=== Passage to read ===
School violence, suburban schools, charter schools

Followup to School violence 1940 - 1950

The 1940-1950 chart: School Survey Hoax:

I'm going to number sections of this post, just to make things quicker (for me & for people reading)

1. 

In the wake of learning, from the Comments thread (thank you!), that the 1940-1990 school chart is way too vivid to be true (I wondered about that -- should have listened to myself), I've done some Googling re: school violence.

Haven't finished, but while I was at it, I remembered this passage from Elizabeth Warren's book The Two-Income Trap:
Today's parents must also confront another frightening prospect as they consider where their children will attend school: the threat of school violence....[T]he statistics show that school violence is not as random as it might seem. According to one study, the incidence of serious violent crime--such as robbery, rape, or attack with a weapon--is more than three times higher in schools characterized by high poverty levels than those with predominantly middle- and upper-income children.[41] Similarly, urban children are more than twice as likely as suburban children to fear being attacked on the way to or from school. The data expose a harsh reality: Parents who can get their kids into a more economically segregated neighborhood really improve the odds that their sons and daughters will make it through school safely.[42]

Footnotes:
41. Thomas D. Snyder and Charlene M. Hoffman, Digest of Education Statistics, 2001, NCES 2001-130 (U.S. Department of Education, National Center for Education Statistics, February 2002), Table 150, Percent of Public Schools Reporting Crime Incidents and the Seriousness of Crime Incidents Reported, by School Characteristics, 1996-1997.

42. U.S. Department of Justice, Bureau of Justice Statistics, Sourcebook of Criminal Justice, 2000, NCJ 190251 (December 2001), Table 2.0001, Students Age 12 to 18 Reporting Fear of School-Related Victimization.
=== Supplied information ===
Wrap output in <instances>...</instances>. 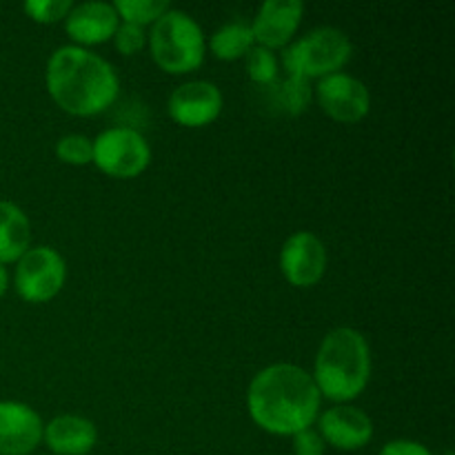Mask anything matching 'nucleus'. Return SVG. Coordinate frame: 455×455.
I'll return each mask as SVG.
<instances>
[{
  "label": "nucleus",
  "instance_id": "bb28decb",
  "mask_svg": "<svg viewBox=\"0 0 455 455\" xmlns=\"http://www.w3.org/2000/svg\"><path fill=\"white\" fill-rule=\"evenodd\" d=\"M444 455H453V453H451V451H447V453H444Z\"/></svg>",
  "mask_w": 455,
  "mask_h": 455
},
{
  "label": "nucleus",
  "instance_id": "f3484780",
  "mask_svg": "<svg viewBox=\"0 0 455 455\" xmlns=\"http://www.w3.org/2000/svg\"><path fill=\"white\" fill-rule=\"evenodd\" d=\"M256 47V40H253L251 27L247 22H227L220 29L213 31L212 40H209V49H212L213 56L218 60H240V58L247 56L251 49Z\"/></svg>",
  "mask_w": 455,
  "mask_h": 455
},
{
  "label": "nucleus",
  "instance_id": "aec40b11",
  "mask_svg": "<svg viewBox=\"0 0 455 455\" xmlns=\"http://www.w3.org/2000/svg\"><path fill=\"white\" fill-rule=\"evenodd\" d=\"M56 156L60 163L84 167L93 160V140H89L83 133H69L56 142Z\"/></svg>",
  "mask_w": 455,
  "mask_h": 455
},
{
  "label": "nucleus",
  "instance_id": "dca6fc26",
  "mask_svg": "<svg viewBox=\"0 0 455 455\" xmlns=\"http://www.w3.org/2000/svg\"><path fill=\"white\" fill-rule=\"evenodd\" d=\"M31 243L27 213L9 200H0V265L18 262Z\"/></svg>",
  "mask_w": 455,
  "mask_h": 455
},
{
  "label": "nucleus",
  "instance_id": "6e6552de",
  "mask_svg": "<svg viewBox=\"0 0 455 455\" xmlns=\"http://www.w3.org/2000/svg\"><path fill=\"white\" fill-rule=\"evenodd\" d=\"M315 98L320 109L336 123H360L371 109V93L367 84L342 71L320 78Z\"/></svg>",
  "mask_w": 455,
  "mask_h": 455
},
{
  "label": "nucleus",
  "instance_id": "ddd939ff",
  "mask_svg": "<svg viewBox=\"0 0 455 455\" xmlns=\"http://www.w3.org/2000/svg\"><path fill=\"white\" fill-rule=\"evenodd\" d=\"M44 425L25 403L0 400V455H29L43 443Z\"/></svg>",
  "mask_w": 455,
  "mask_h": 455
},
{
  "label": "nucleus",
  "instance_id": "412c9836",
  "mask_svg": "<svg viewBox=\"0 0 455 455\" xmlns=\"http://www.w3.org/2000/svg\"><path fill=\"white\" fill-rule=\"evenodd\" d=\"M247 74L256 84H275L278 80V58L271 49L253 47L247 53Z\"/></svg>",
  "mask_w": 455,
  "mask_h": 455
},
{
  "label": "nucleus",
  "instance_id": "39448f33",
  "mask_svg": "<svg viewBox=\"0 0 455 455\" xmlns=\"http://www.w3.org/2000/svg\"><path fill=\"white\" fill-rule=\"evenodd\" d=\"M354 53L349 36L336 27H318L289 44L283 53L284 69L289 76L302 78H324L338 74Z\"/></svg>",
  "mask_w": 455,
  "mask_h": 455
},
{
  "label": "nucleus",
  "instance_id": "4468645a",
  "mask_svg": "<svg viewBox=\"0 0 455 455\" xmlns=\"http://www.w3.org/2000/svg\"><path fill=\"white\" fill-rule=\"evenodd\" d=\"M120 25L118 12L114 4L100 3H83L74 4L65 18L67 36L76 43V47H87V44H100L114 38L116 29Z\"/></svg>",
  "mask_w": 455,
  "mask_h": 455
},
{
  "label": "nucleus",
  "instance_id": "4be33fe9",
  "mask_svg": "<svg viewBox=\"0 0 455 455\" xmlns=\"http://www.w3.org/2000/svg\"><path fill=\"white\" fill-rule=\"evenodd\" d=\"M71 7H74L71 0H27L22 4L27 16L40 25H53V22L65 20Z\"/></svg>",
  "mask_w": 455,
  "mask_h": 455
},
{
  "label": "nucleus",
  "instance_id": "f8f14e48",
  "mask_svg": "<svg viewBox=\"0 0 455 455\" xmlns=\"http://www.w3.org/2000/svg\"><path fill=\"white\" fill-rule=\"evenodd\" d=\"M305 4L300 0H267L260 4L251 27L253 40L258 47L280 49L287 47L300 27Z\"/></svg>",
  "mask_w": 455,
  "mask_h": 455
},
{
  "label": "nucleus",
  "instance_id": "b1692460",
  "mask_svg": "<svg viewBox=\"0 0 455 455\" xmlns=\"http://www.w3.org/2000/svg\"><path fill=\"white\" fill-rule=\"evenodd\" d=\"M293 453L296 455H324L327 453V444H324L323 435L314 429H305L300 434L293 435Z\"/></svg>",
  "mask_w": 455,
  "mask_h": 455
},
{
  "label": "nucleus",
  "instance_id": "9b49d317",
  "mask_svg": "<svg viewBox=\"0 0 455 455\" xmlns=\"http://www.w3.org/2000/svg\"><path fill=\"white\" fill-rule=\"evenodd\" d=\"M318 434L324 444L340 451H358L373 438V422L363 409L351 404H336L318 418Z\"/></svg>",
  "mask_w": 455,
  "mask_h": 455
},
{
  "label": "nucleus",
  "instance_id": "2eb2a0df",
  "mask_svg": "<svg viewBox=\"0 0 455 455\" xmlns=\"http://www.w3.org/2000/svg\"><path fill=\"white\" fill-rule=\"evenodd\" d=\"M43 440L56 455H87L96 447L98 429L83 416H58L44 427Z\"/></svg>",
  "mask_w": 455,
  "mask_h": 455
},
{
  "label": "nucleus",
  "instance_id": "5701e85b",
  "mask_svg": "<svg viewBox=\"0 0 455 455\" xmlns=\"http://www.w3.org/2000/svg\"><path fill=\"white\" fill-rule=\"evenodd\" d=\"M114 44L123 56H133V53H138L147 44L145 27L123 22V25H118V29H116Z\"/></svg>",
  "mask_w": 455,
  "mask_h": 455
},
{
  "label": "nucleus",
  "instance_id": "f257e3e1",
  "mask_svg": "<svg viewBox=\"0 0 455 455\" xmlns=\"http://www.w3.org/2000/svg\"><path fill=\"white\" fill-rule=\"evenodd\" d=\"M320 395L311 373L280 363L256 373L247 391L251 420L274 435H296L318 420Z\"/></svg>",
  "mask_w": 455,
  "mask_h": 455
},
{
  "label": "nucleus",
  "instance_id": "20e7f679",
  "mask_svg": "<svg viewBox=\"0 0 455 455\" xmlns=\"http://www.w3.org/2000/svg\"><path fill=\"white\" fill-rule=\"evenodd\" d=\"M149 49L167 74H189L204 60V34L189 13L169 9L151 27Z\"/></svg>",
  "mask_w": 455,
  "mask_h": 455
},
{
  "label": "nucleus",
  "instance_id": "f03ea898",
  "mask_svg": "<svg viewBox=\"0 0 455 455\" xmlns=\"http://www.w3.org/2000/svg\"><path fill=\"white\" fill-rule=\"evenodd\" d=\"M47 89L53 102L71 116H96L118 96L116 69L89 49L67 44L47 62Z\"/></svg>",
  "mask_w": 455,
  "mask_h": 455
},
{
  "label": "nucleus",
  "instance_id": "6ab92c4d",
  "mask_svg": "<svg viewBox=\"0 0 455 455\" xmlns=\"http://www.w3.org/2000/svg\"><path fill=\"white\" fill-rule=\"evenodd\" d=\"M275 100L287 114L300 116L311 102V84L302 76H289L275 87Z\"/></svg>",
  "mask_w": 455,
  "mask_h": 455
},
{
  "label": "nucleus",
  "instance_id": "0eeeda50",
  "mask_svg": "<svg viewBox=\"0 0 455 455\" xmlns=\"http://www.w3.org/2000/svg\"><path fill=\"white\" fill-rule=\"evenodd\" d=\"M65 258L52 247H29L25 256L16 262L13 284H16L18 296L34 305L56 298L65 287Z\"/></svg>",
  "mask_w": 455,
  "mask_h": 455
},
{
  "label": "nucleus",
  "instance_id": "423d86ee",
  "mask_svg": "<svg viewBox=\"0 0 455 455\" xmlns=\"http://www.w3.org/2000/svg\"><path fill=\"white\" fill-rule=\"evenodd\" d=\"M151 147L142 133L129 127H114L93 140L92 163L111 178H136L149 167Z\"/></svg>",
  "mask_w": 455,
  "mask_h": 455
},
{
  "label": "nucleus",
  "instance_id": "a211bd4d",
  "mask_svg": "<svg viewBox=\"0 0 455 455\" xmlns=\"http://www.w3.org/2000/svg\"><path fill=\"white\" fill-rule=\"evenodd\" d=\"M114 9L118 12V18H123V22L145 27L154 25L172 7L167 0H116Z\"/></svg>",
  "mask_w": 455,
  "mask_h": 455
},
{
  "label": "nucleus",
  "instance_id": "393cba45",
  "mask_svg": "<svg viewBox=\"0 0 455 455\" xmlns=\"http://www.w3.org/2000/svg\"><path fill=\"white\" fill-rule=\"evenodd\" d=\"M378 455H434L425 444L416 443V440H391L380 449Z\"/></svg>",
  "mask_w": 455,
  "mask_h": 455
},
{
  "label": "nucleus",
  "instance_id": "a878e982",
  "mask_svg": "<svg viewBox=\"0 0 455 455\" xmlns=\"http://www.w3.org/2000/svg\"><path fill=\"white\" fill-rule=\"evenodd\" d=\"M7 289H9V274H7V267L0 265V298H3L4 293H7Z\"/></svg>",
  "mask_w": 455,
  "mask_h": 455
},
{
  "label": "nucleus",
  "instance_id": "9d476101",
  "mask_svg": "<svg viewBox=\"0 0 455 455\" xmlns=\"http://www.w3.org/2000/svg\"><path fill=\"white\" fill-rule=\"evenodd\" d=\"M167 109L182 127H207L222 114V93L213 83L191 80L169 96Z\"/></svg>",
  "mask_w": 455,
  "mask_h": 455
},
{
  "label": "nucleus",
  "instance_id": "7ed1b4c3",
  "mask_svg": "<svg viewBox=\"0 0 455 455\" xmlns=\"http://www.w3.org/2000/svg\"><path fill=\"white\" fill-rule=\"evenodd\" d=\"M311 378L323 398L338 404L358 398L371 378V349L367 338L351 327L329 331L315 355Z\"/></svg>",
  "mask_w": 455,
  "mask_h": 455
},
{
  "label": "nucleus",
  "instance_id": "1a4fd4ad",
  "mask_svg": "<svg viewBox=\"0 0 455 455\" xmlns=\"http://www.w3.org/2000/svg\"><path fill=\"white\" fill-rule=\"evenodd\" d=\"M280 269L289 284L309 289L323 280L327 269V249L311 231H296L280 249Z\"/></svg>",
  "mask_w": 455,
  "mask_h": 455
}]
</instances>
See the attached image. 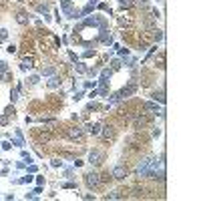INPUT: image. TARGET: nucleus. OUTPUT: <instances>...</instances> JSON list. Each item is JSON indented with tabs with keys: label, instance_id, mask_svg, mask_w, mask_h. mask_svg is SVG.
Segmentation results:
<instances>
[{
	"label": "nucleus",
	"instance_id": "5",
	"mask_svg": "<svg viewBox=\"0 0 201 201\" xmlns=\"http://www.w3.org/2000/svg\"><path fill=\"white\" fill-rule=\"evenodd\" d=\"M100 157H103V155H100V153H99V151H92V153H91V161H92V163H100Z\"/></svg>",
	"mask_w": 201,
	"mask_h": 201
},
{
	"label": "nucleus",
	"instance_id": "4",
	"mask_svg": "<svg viewBox=\"0 0 201 201\" xmlns=\"http://www.w3.org/2000/svg\"><path fill=\"white\" fill-rule=\"evenodd\" d=\"M103 137H105V139H113V137H115V131H113V127H105V131H103Z\"/></svg>",
	"mask_w": 201,
	"mask_h": 201
},
{
	"label": "nucleus",
	"instance_id": "1",
	"mask_svg": "<svg viewBox=\"0 0 201 201\" xmlns=\"http://www.w3.org/2000/svg\"><path fill=\"white\" fill-rule=\"evenodd\" d=\"M87 183L91 185V187H99V183H100L99 175H97V173H91V175H87Z\"/></svg>",
	"mask_w": 201,
	"mask_h": 201
},
{
	"label": "nucleus",
	"instance_id": "8",
	"mask_svg": "<svg viewBox=\"0 0 201 201\" xmlns=\"http://www.w3.org/2000/svg\"><path fill=\"white\" fill-rule=\"evenodd\" d=\"M18 22H22V24L26 22V16H24V14H18Z\"/></svg>",
	"mask_w": 201,
	"mask_h": 201
},
{
	"label": "nucleus",
	"instance_id": "7",
	"mask_svg": "<svg viewBox=\"0 0 201 201\" xmlns=\"http://www.w3.org/2000/svg\"><path fill=\"white\" fill-rule=\"evenodd\" d=\"M109 197H111V199H117V197H121V195H119L117 191H113V193H109Z\"/></svg>",
	"mask_w": 201,
	"mask_h": 201
},
{
	"label": "nucleus",
	"instance_id": "2",
	"mask_svg": "<svg viewBox=\"0 0 201 201\" xmlns=\"http://www.w3.org/2000/svg\"><path fill=\"white\" fill-rule=\"evenodd\" d=\"M113 177H115V179H125L127 177V169L125 167H115L113 169Z\"/></svg>",
	"mask_w": 201,
	"mask_h": 201
},
{
	"label": "nucleus",
	"instance_id": "3",
	"mask_svg": "<svg viewBox=\"0 0 201 201\" xmlns=\"http://www.w3.org/2000/svg\"><path fill=\"white\" fill-rule=\"evenodd\" d=\"M68 137L70 139H83V131L81 129H68Z\"/></svg>",
	"mask_w": 201,
	"mask_h": 201
},
{
	"label": "nucleus",
	"instance_id": "6",
	"mask_svg": "<svg viewBox=\"0 0 201 201\" xmlns=\"http://www.w3.org/2000/svg\"><path fill=\"white\" fill-rule=\"evenodd\" d=\"M99 125H91V133H95V135H99Z\"/></svg>",
	"mask_w": 201,
	"mask_h": 201
}]
</instances>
===
Problem 1: Can you copy the school violence post word for word between "School violence, suburban" and "re: school violence.", inclusive?
Problem 2: Would you carry on the school violence post from its final line?
The items play no part in what you're asked to do here.

Task output 1:
School violence, suburban schools, charter schools

Followup to School violence 1940 - 1950

The 1940-1950 chart: School Survey Hoax:

I'm going to number sections of this post, just to make things quicker (for me & for people reading)

1. 

In the wake of learning, from the Comments thread (thank you!), that the 1940-1990 school chart is way too vivid to be true (I wondered about that -- should have listened to myself), I've done some Googling re: school violence.

Task output 2:
Setting aside the question of whether school violence was significantly higher in 1990 than in 1940, the fact is that parents universally believe suburban schools are safer than urban schools.

I'm pretty sure urban parents have the same perception of charter schools.

Charter schools radiate an image of safety and calm.

I believe parents choose charter schools in part because they believe their children will be safer in a charter school than in a traditional public school.


2.

Are charter schools actually safer?

Hard to tell. They may not be.

From 2013:
Teachers' perceptions of school safety across all school levels tended to differ by sector. Private school teachers were less likely than teachers in other sectors to report being threatened with injury in the past 12 months. Among private school teachers, 3.9 percent reported injury threats, compared with 9.6 percent of traditional public school teachers. Teachers in charter schools (10.8 percent) and BIA schools (12.6 percent) were most likely to report being threatened with injury...

[snip]

Among traditional public public school teachers, reports of being threatened with injury varied by community type. Teachers in central city schools were more likely to report threats of injury in the past 12 months than teachers in urban fringe/large town schools and teachers in rural/small town schools. In central city traditional public schools, 13.5 percent of teachers reported injury threats. In urban fringe/large town schools, 7.9 percent of teachers reported injury threats. In rural / small town schools, 8.6 percent of teachers reported injury threats.
They need to disaggregate the data. I have no idea what proportion of charter schools are "central city."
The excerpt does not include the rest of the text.